• CONSIGNE A: Recopiez à l'identique les lignes de la liste, depuis celle qui contient « around the paddles » jusqu'à celle qui contient « [153,219,168,230] », cette dernière comprise.

• TEXTE FOURNI:
--- --- ---

EN DÉFENSE DE LA « BONNE FINANCE », par François Leclerc

Billet invité.

De l’art d’inventer des dangers imaginaires pour mieux les combattre ! À propos de la taxe sur la transaction financière (TTF), le ministre français des finances Michel Sapin se répand sur le thème « le pire danger, c’est qu’elle ne se fasse pas », afin de justifier une conception a minima qui la vide de sa substance et la dénature. Elle ne devrait s’appliquer selon lui qu’aux transactions portant sur des actions ou sur des CDS échangés de gré à gré, à l’exclusion de toutes les autres…

Contrairement à ce que prétend le ministre, le débat qui va se poursuivre n’a pas lieu avec des collègues décidés à enterrer le projet de taxe, mais au contraire avec ceux qui en définissent le périmètre bien plus largement, comme son homologue autrichien, Hans Jörg Schelling. Celui-ci préconise de ne faire aucune exception à la perception de la taxe, sauf pour les transactions portant sur des obligations souveraines. Mettons les choses à l’endroit : Michel Sapin défend les intérêts des banques françaises, afin qu’elles puissent continuer leurs transactions sur les produits dérivés sans être taxées.

Qu’a dit à ce sujet sur BFM en début de semaine François Pérol, président en titre de la Fédération bancaire française (FBF), dont la bataille acharnée contre la TTF a été visiblement entendue ? « C’est un peu bizarre de taxer ce qui est le plus mobile, c’est-à-dire les transactions financières, alors qu’en France, en Allemagne, alors que les principaux centres financiers ne vont pas le faire et que c’est un peu bizarre de taxer les taxes, les transactions financières alors que l’Europe s’est engagée dans le développement du financement de l’économie par les marchés financiers avec Bâle III. »

--- --- ---

• DONNÉES FOURNIES:

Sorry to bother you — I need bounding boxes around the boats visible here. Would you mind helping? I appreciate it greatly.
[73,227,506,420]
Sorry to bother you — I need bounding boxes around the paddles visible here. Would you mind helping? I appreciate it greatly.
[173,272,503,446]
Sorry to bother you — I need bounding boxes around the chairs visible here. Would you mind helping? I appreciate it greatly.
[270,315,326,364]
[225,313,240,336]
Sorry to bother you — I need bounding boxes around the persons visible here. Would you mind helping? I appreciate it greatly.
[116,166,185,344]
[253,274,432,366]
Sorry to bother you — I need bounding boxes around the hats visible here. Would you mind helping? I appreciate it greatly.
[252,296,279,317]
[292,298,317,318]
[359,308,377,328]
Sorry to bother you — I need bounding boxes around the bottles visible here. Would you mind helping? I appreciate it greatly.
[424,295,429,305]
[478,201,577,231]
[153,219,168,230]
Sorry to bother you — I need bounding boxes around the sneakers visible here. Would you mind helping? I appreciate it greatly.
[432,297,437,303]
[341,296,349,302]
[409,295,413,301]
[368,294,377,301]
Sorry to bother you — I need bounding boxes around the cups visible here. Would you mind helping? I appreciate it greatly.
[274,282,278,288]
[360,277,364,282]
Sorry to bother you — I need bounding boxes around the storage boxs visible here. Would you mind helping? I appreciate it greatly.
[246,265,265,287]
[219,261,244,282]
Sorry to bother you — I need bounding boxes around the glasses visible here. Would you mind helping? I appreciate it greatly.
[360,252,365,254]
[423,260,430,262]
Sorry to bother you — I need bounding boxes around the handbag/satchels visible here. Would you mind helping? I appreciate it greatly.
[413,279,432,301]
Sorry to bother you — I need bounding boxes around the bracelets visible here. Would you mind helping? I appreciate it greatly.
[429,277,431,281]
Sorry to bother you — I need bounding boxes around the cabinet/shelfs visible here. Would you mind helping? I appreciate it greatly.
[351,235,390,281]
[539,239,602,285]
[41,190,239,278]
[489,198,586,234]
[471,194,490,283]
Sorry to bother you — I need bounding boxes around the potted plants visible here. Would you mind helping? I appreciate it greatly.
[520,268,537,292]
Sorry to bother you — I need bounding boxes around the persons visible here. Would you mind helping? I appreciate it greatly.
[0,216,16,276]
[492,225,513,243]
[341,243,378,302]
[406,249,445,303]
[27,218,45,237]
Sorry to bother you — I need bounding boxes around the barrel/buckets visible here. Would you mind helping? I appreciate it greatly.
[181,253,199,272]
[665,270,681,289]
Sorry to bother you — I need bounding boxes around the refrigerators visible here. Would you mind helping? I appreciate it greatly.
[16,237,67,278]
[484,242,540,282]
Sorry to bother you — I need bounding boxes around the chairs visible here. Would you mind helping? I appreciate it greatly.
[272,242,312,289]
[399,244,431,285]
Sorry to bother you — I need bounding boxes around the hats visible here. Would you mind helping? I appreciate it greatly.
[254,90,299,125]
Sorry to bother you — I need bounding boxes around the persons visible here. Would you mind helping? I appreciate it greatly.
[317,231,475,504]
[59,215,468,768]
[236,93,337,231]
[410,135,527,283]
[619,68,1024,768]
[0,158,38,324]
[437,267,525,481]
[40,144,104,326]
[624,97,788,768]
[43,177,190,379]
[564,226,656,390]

--- --- ---

• CONSIGNE B: Extrayez intégralement le texte sur la taxe sur les transactions financières, sans y apporter la moindre modification.

• CORRIGÉ A:
Sorry to bother you — I need bounding boxes around the paddles visible here. Would you mind helping? I appreciate it greatly.
[173,272,503,446]
Sorry to bother you — I need bounding boxes around the chairs visible here. Would you mind helping? I appreciate it greatly.
[270,315,326,364]
[225,313,240,336]
Sorry to bother you — I need bounding boxes around the persons visible here. Would you mind helping? I appreciate it greatly.
[116,166,185,344]
[253,274,432,366]
Sorry to bother you — I need bounding boxes around the hats visible here. Would you mind helping? I appreciate it greatly.
[252,296,279,317]
[292,298,317,318]
[359,308,377,328]
Sorry to bother you — I need bounding boxes around the bottles visible here. Would you mind helping? I appreciate it greatly.
[424,295,429,305]
[478,201,577,231]
[153,219,168,230]

• CORRIGÉ B:
EN DÉFENSE DE LA « BONNE FINANCE », par François Leclerc

Billet invité.

De l’art d’inventer des dangers imaginaires pour mieux les combattre ! À propos de la taxe sur la transaction financière (TTF), le ministre français des finances Michel Sapin se répand sur le thème « le pire danger, c’est qu’elle ne se fasse pas », afin de justifier une conception a minima qui la vide de sa substance et la dénature. Elle ne devrait s’appliquer selon lui qu’aux transactions portant sur des actions ou sur des CDS échangés de gré à gré, à l’exclusion de toutes les autres…

Contrairement à ce que prétend le ministre, le débat qui va se poursuivre n’a pas lieu avec des collègues décidés à enterrer le projet de taxe, mais au contraire avec ceux qui en définissent le périmètre bien plus largement, comme son homologue autrichien, Hans Jörg Schelling. Celui-ci préconise de ne faire aucune exception à la perception de la taxe, sauf pour les transactions portant sur des obligations souveraines. Mettons les choses à l’endroit : Michel Sapin défend les intérêts des banques françaises, afin qu’elles puissent continuer leurs transactions sur les produits dérivés sans être taxées.

Qu’a dit à ce sujet sur BFM en début de semaine François Pérol, président en titre de la Fédération bancaire française (FBF), dont la bataille acharnée contre la TTF a été visiblement entendue ? « C’est un peu bizarre de taxer ce qui est le plus mobile, c’est-à-dire les transactions financières, alors qu’en France, en Allemagne, alors que les principaux centres financiers ne vont pas le faire et que c’est un peu bizarre de taxer les taxes, les transactions financières alors que l’Europe s’est engagée dans le développement du financement de l’économie par les marchés financiers avec Bâle III. »